WORK TO DO
1. Translate this sentence from the essay about growing up near Silicon Valley into Spanish: "By second grade, computers were deeply intertwined into our curriculum."
2. Put everything in the listing from the line containing "Question: Where exactly are the lamps" down to the end of the listing into a Markdown table with the columns Row and Line. Number each row and leave out blank lines.

EXTRACTED TEXT

Let me tell you a bit about my childhood.
I grew up in an interesting place, in an interesting time. My (relatively) small town was about an hour outside of San Jose — just close enough to the glowing core of Silicon Valley as to feel its warmth, but far enough that you always wondered if you were actually a part of it. If Cupertino is the heart, we were its appendix. For every tech millionaire who chose my town as their escape, there were two nth-generation locals with calluses for hands and sweat for blood. It made for an interesting crowd.
By the time I hit gradeschool (’92 or so?[Cue jabs at my age]), computers were by no means rare in my area. While they still weren’t nearly as ubiquitous as they are today, I was lucky enough to be coming in just as the late 80′s explosion of computers into education had begun to pay off. Most (but not all) classrooms had one, and the teachers knew how to use them (with the vast majority happily embracing them). By second grade, computers were deeply intertwined into our curriculum.
And thank heavens for that. That immersion into technology is a driving factor for who I am today. The early typing classes turned me into a key-pounding monster (I was unknowingly being polished for this very job.) The BASIC programming classes that came later were the foundation for the programming and web design work I did to avoid getting a real job in High school, and the early introduction to technology acted as a spark for my still-burning desire to learn as much about it as I possibly can. I consider myself a part of the first generation born and raised with keyboard in tow, and I love it.

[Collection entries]
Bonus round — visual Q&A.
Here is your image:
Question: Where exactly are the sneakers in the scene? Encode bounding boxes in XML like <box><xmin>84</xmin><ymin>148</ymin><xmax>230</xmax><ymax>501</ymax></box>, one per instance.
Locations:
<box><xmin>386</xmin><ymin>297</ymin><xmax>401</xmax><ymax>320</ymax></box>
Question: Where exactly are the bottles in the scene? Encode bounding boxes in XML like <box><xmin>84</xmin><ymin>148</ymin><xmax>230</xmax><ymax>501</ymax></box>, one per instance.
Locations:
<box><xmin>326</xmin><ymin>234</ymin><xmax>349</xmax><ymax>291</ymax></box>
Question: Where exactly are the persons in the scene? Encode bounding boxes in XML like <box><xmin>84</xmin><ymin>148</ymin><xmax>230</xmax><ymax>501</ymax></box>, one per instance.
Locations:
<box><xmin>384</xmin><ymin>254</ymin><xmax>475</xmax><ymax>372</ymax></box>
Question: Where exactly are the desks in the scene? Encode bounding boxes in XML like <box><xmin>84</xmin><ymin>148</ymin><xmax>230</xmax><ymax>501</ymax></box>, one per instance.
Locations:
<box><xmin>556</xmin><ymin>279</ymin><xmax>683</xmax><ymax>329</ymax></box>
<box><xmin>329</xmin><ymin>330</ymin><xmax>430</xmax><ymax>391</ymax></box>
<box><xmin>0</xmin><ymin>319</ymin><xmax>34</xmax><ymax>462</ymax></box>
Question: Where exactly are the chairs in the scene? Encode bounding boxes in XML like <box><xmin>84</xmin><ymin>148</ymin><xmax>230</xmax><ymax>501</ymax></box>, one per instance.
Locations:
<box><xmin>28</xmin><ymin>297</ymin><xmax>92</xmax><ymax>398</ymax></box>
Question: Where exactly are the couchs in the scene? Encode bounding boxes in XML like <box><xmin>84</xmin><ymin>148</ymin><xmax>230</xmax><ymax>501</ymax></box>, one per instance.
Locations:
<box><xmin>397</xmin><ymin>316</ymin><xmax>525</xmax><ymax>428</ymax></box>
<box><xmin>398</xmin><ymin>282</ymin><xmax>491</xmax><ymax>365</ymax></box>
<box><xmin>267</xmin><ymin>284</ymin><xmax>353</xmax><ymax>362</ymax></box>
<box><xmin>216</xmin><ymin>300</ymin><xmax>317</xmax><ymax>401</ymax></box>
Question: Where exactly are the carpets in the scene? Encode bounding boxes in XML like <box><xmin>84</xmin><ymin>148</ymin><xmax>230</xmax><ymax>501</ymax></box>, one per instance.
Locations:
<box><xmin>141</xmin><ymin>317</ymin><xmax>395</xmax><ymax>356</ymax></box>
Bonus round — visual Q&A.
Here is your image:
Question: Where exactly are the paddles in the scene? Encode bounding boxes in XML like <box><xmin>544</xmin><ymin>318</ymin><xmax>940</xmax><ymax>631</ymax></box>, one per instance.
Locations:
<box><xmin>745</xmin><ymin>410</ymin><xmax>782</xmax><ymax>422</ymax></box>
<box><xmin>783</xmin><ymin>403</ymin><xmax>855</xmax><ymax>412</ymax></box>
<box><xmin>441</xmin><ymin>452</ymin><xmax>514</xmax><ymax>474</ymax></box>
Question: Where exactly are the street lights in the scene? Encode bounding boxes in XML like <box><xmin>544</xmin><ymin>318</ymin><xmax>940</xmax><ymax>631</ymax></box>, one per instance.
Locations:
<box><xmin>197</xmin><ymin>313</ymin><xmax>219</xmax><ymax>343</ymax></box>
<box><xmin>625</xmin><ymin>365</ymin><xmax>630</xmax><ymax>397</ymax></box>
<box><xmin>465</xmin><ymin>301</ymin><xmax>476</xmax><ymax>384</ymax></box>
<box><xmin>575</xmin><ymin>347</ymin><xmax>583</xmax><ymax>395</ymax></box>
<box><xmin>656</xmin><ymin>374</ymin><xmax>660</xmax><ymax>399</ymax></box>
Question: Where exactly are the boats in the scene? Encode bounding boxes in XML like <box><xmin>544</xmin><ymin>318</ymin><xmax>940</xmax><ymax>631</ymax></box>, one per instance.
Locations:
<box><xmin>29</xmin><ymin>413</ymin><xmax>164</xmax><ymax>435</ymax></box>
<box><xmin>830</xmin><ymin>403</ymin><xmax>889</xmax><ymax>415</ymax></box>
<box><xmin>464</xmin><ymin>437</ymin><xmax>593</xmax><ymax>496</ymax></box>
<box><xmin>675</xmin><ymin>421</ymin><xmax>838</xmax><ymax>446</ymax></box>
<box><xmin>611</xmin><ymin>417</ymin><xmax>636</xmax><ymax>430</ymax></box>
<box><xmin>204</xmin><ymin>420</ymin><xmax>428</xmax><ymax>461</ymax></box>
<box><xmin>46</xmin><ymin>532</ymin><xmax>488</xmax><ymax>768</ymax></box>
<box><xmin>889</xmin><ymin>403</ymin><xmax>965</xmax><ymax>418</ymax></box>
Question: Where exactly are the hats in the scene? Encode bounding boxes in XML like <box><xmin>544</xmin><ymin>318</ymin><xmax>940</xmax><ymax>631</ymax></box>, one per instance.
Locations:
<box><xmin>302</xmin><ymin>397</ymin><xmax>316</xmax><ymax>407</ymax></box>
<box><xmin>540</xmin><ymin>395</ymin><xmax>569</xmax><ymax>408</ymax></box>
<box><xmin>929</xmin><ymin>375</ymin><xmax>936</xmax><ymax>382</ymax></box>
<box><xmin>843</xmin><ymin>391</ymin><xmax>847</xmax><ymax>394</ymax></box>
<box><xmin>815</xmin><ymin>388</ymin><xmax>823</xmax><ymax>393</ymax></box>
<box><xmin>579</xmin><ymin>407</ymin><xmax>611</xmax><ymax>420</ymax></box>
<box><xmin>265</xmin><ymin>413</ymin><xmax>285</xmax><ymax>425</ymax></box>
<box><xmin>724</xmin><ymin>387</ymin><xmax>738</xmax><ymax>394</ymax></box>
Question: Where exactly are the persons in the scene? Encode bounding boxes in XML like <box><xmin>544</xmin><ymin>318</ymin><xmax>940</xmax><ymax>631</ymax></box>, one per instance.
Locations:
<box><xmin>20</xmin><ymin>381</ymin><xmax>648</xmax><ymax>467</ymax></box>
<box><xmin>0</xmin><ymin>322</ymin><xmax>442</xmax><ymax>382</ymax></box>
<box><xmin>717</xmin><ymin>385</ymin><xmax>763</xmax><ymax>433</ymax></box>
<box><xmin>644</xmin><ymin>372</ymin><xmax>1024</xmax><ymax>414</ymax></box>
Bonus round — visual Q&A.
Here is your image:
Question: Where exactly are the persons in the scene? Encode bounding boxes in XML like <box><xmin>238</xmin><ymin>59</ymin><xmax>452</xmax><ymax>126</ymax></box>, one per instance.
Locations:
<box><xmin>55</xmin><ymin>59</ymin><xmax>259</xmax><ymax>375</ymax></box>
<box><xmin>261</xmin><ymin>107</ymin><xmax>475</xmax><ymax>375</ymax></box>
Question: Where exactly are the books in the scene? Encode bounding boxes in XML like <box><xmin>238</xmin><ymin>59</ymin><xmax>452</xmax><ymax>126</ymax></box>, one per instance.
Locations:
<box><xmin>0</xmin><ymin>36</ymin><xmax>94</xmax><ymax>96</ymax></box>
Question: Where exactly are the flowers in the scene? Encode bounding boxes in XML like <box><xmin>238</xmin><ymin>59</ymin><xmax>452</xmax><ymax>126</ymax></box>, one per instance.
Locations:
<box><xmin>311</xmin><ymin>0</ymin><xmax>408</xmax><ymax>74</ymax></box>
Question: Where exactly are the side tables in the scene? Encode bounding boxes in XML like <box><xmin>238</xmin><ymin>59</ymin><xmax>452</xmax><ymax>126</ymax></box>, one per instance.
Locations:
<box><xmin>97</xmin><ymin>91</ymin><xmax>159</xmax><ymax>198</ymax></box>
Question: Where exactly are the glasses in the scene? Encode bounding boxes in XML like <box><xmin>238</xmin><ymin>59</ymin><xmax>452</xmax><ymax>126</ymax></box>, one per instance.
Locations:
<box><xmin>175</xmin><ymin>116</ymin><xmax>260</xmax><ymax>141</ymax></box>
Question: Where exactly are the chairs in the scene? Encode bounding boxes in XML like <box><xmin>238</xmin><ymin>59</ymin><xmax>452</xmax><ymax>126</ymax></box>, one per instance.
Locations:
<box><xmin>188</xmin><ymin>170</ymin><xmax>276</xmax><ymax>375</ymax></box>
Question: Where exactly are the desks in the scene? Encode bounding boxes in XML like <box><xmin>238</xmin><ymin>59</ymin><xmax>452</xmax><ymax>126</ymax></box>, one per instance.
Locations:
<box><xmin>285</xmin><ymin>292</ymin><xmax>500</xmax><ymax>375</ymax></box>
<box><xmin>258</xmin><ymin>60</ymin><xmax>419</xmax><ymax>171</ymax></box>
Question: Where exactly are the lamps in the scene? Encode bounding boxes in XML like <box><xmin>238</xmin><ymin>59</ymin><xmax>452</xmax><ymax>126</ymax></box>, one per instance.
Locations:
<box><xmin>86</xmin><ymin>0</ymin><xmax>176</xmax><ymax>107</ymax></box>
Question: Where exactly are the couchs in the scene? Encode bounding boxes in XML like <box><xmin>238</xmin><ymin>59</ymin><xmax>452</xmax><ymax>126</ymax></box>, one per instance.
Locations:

WORKED SOLUTIONS
1. Para segundo grado, las computadoras ya estaban profundamente integradas en nuestro plan de estudios.

2.
| Row | Line |
|---|---|
| 1 | Question: Where exactly are the lamps in the scene? Encode bounding boxes in XML like <box><xmin>238</xmin><ymin>59</ymin><xmax>452</xmax><ymax>126</ymax></box>, one per instance. |
| 2 | Locations: |
| 3 | <box><xmin>86</xmin><ymin>0</ymin><xmax>176</xmax><ymax>107</ymax></box> |
| 4 | Question: Where exactly are the couchs in the scene? Encode bounding boxes in XML like <box><xmin>238</xmin><ymin>59</ymin><xmax>452</xmax><ymax>126</ymax></box>, one per instance. |
| 5 | Locations: |